Complications that can arise around the time of birth may reduce oxygen and blood flow to a baby’s brain, causing hypoxic-ischemic encephalopathy (HIE), a leading cause of death or neurological impairment among infants. In the past eight years, cooling therapy (hypothermia) has become the standard form of care for HIE, as it’s been found to be effective in reducing brain injury, but doctors say it’s not enough – about half of affected infants still have a poor outcome.
For this reason, researchers have launched a nationwide study, called the Neonatal Erythropoietin and Therapeutic Hypothermia Outcomes in Newborn Brain Injury (NEAT-O), to see if using the hormone erythropoietin (Epo) in conjunction with cooling therapy may further reduce the risk of neurologic deficits in full-term infants (at least 36 weeks gestation) with HIE.
“Cooling therapy is the only treatment that currently exists to help reduce this type of brain injury in infants, and while it’s beneficial, it’s not completely effective in reversing the injury,” said Dr.
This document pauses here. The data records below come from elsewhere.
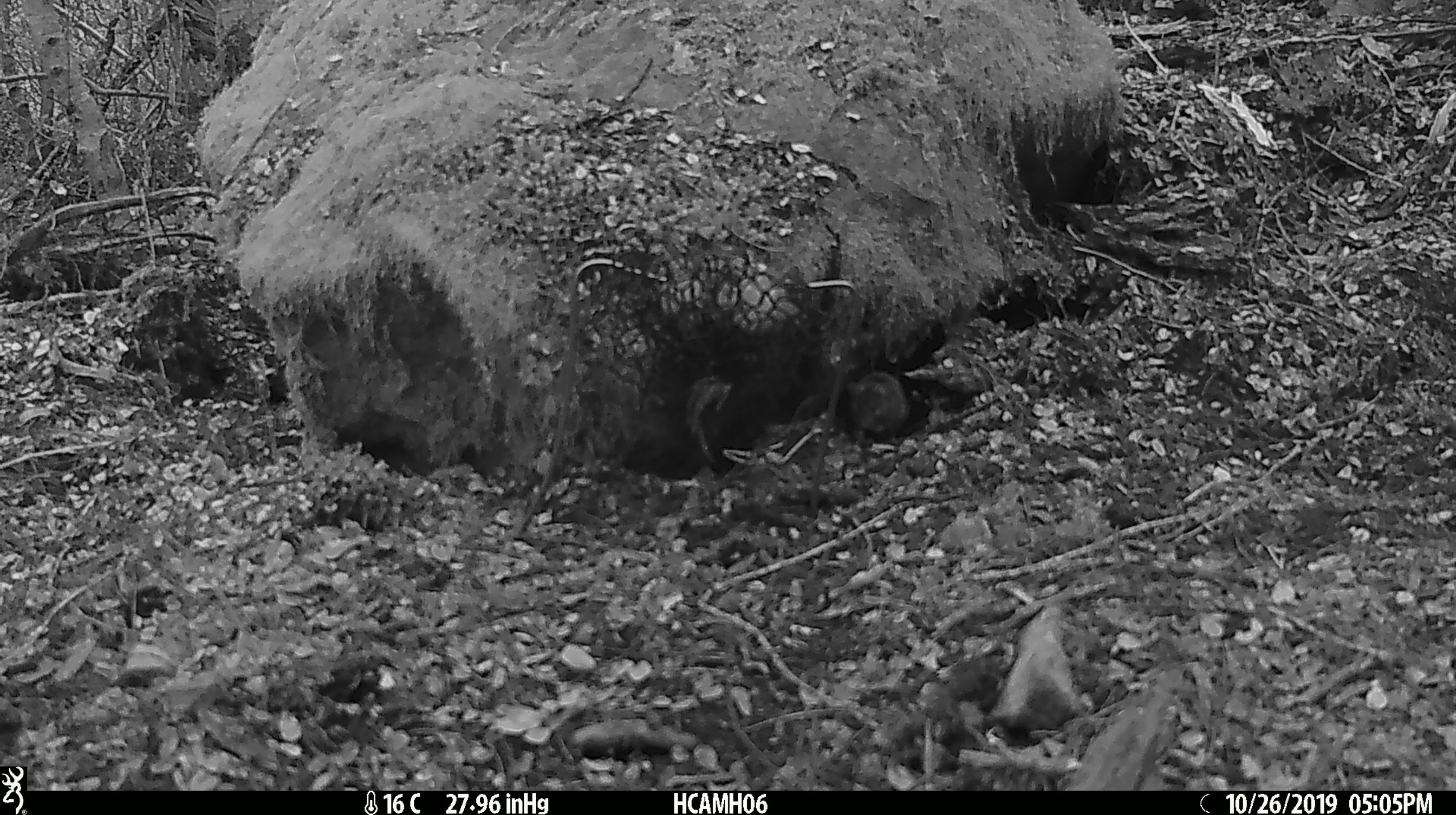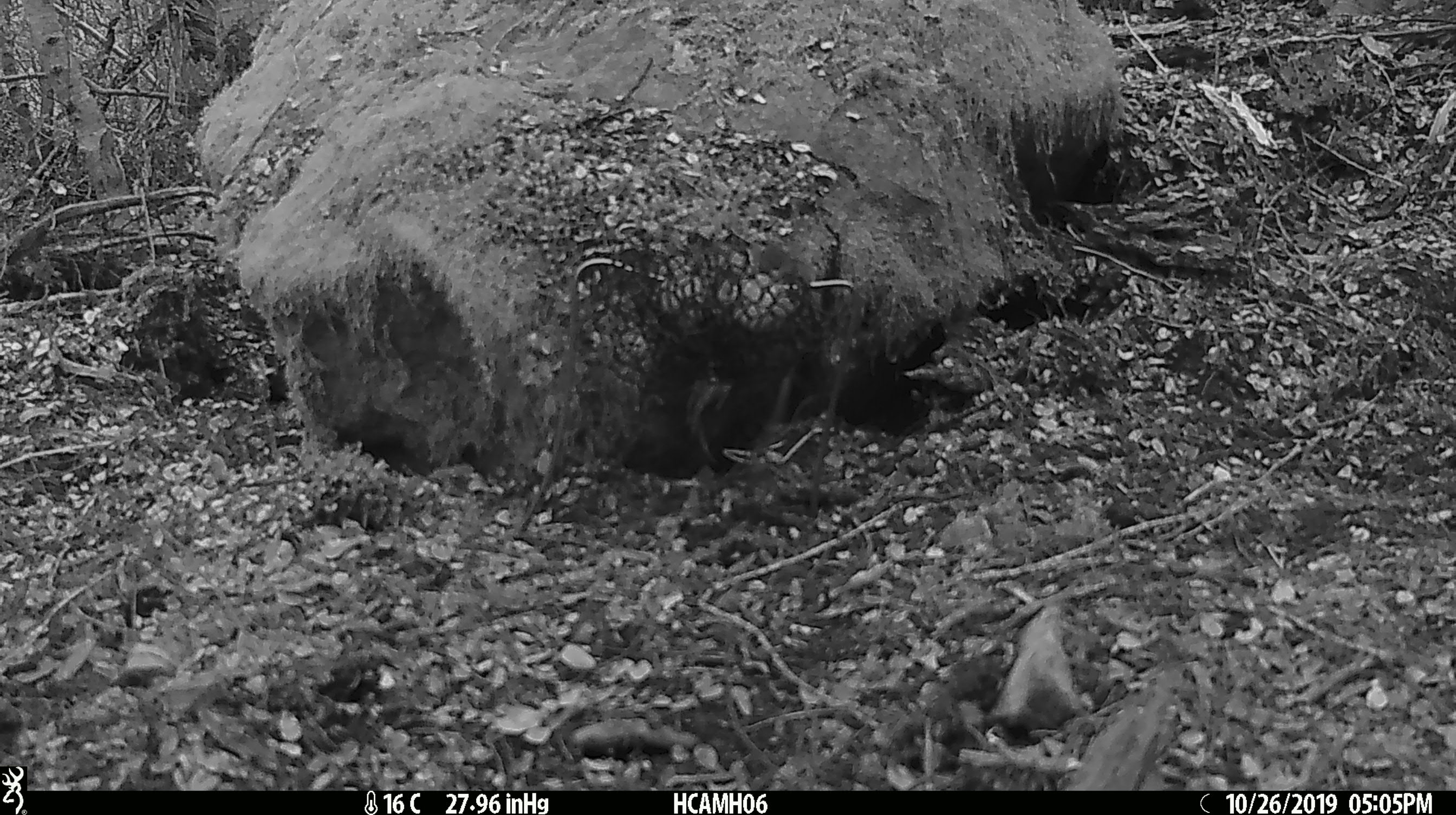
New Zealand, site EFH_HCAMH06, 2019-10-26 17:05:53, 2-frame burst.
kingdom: Animalia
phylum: Chordata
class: Mammalia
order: Rodentia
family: Muridae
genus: Mus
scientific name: Mus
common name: mouse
Dennis Mayock, Seattle Children’s principle investigator for the study and associate division chief of clinical research at University of Washington Medical Center. “Half of infants still die or are left with severe mental disabilities. We are hoping that Epo will further protect the brain and improve the outcomes for these infants.”
Cooling therapy and Epo join forces
The phase two NEAT-O clinical trial involves five other research centers aside from Seattle Children’s.
Participants in the study will be enrolled immediately after delivery while in the hospital, before 24 hours of age. Half of the infants will receive cooling therapy with Epo, while the other half will receive the standard cooling therapy. The cooling therapy will begin within six hours after the infant is born where the infant is cooled to about 91 degrees Fahrenheit for three days. This helps protect the baby’s brain from damage by reducing the brain’s need for oxygen and other nutrients, reducing inflammation and stabilizing cell membranes, keeping injured cells alive and allowing them to heal.
The infants in the Epo protocol are then given 1000 units/kilo birth weight of Epo on day one, two, three, five and seven. Researchers will then follow-up with patients at 1 year of age to test their mental and motor skills to see if the hormone had an affect.
To date, 31 patients have been enrolled in the study, which is more than half way to the goal of 50 patients. Mayock suspects they will enroll the goal 50 patients by early next year.
Why a focus on Epo?
Epo has been used in neonatal medicine for more than a decade, most commonly to treat anemia in preemies. It has become the subject of greater inquiry worldwide as researchers have found that it also stimulates brain development and can protect the brain from injury. For example, the national PENUT (Preterm Epo Neuroprotection) Trial led by Seattle Children’s neonatologist Dr. Sandra Juul, who is also involved in the NEAT-O study, is studying Epo to see if it improves neurodevelopmental outcomes in extremely premature infants.
“This is a very exciting time in neonatal medicine,” said Mayock. “This hormone has a steady track record of being safe in this population and previous studies have shown it to be very promising.”
Mayock said a recent study with preterm infants showed that using Epo gave them a gain of 10 IQ points, which is a substantial number.
“Just having something like this available to us as a clinical therapy might substantially improve outcomes for thousands and thousands of babies each year,” he said.
The next step for researchers will be launching a phase three clinical trial that would further test efficacy and would involve a larger number of infants who they would follow for a longer period of time. This phase of the study will likely begin next spring.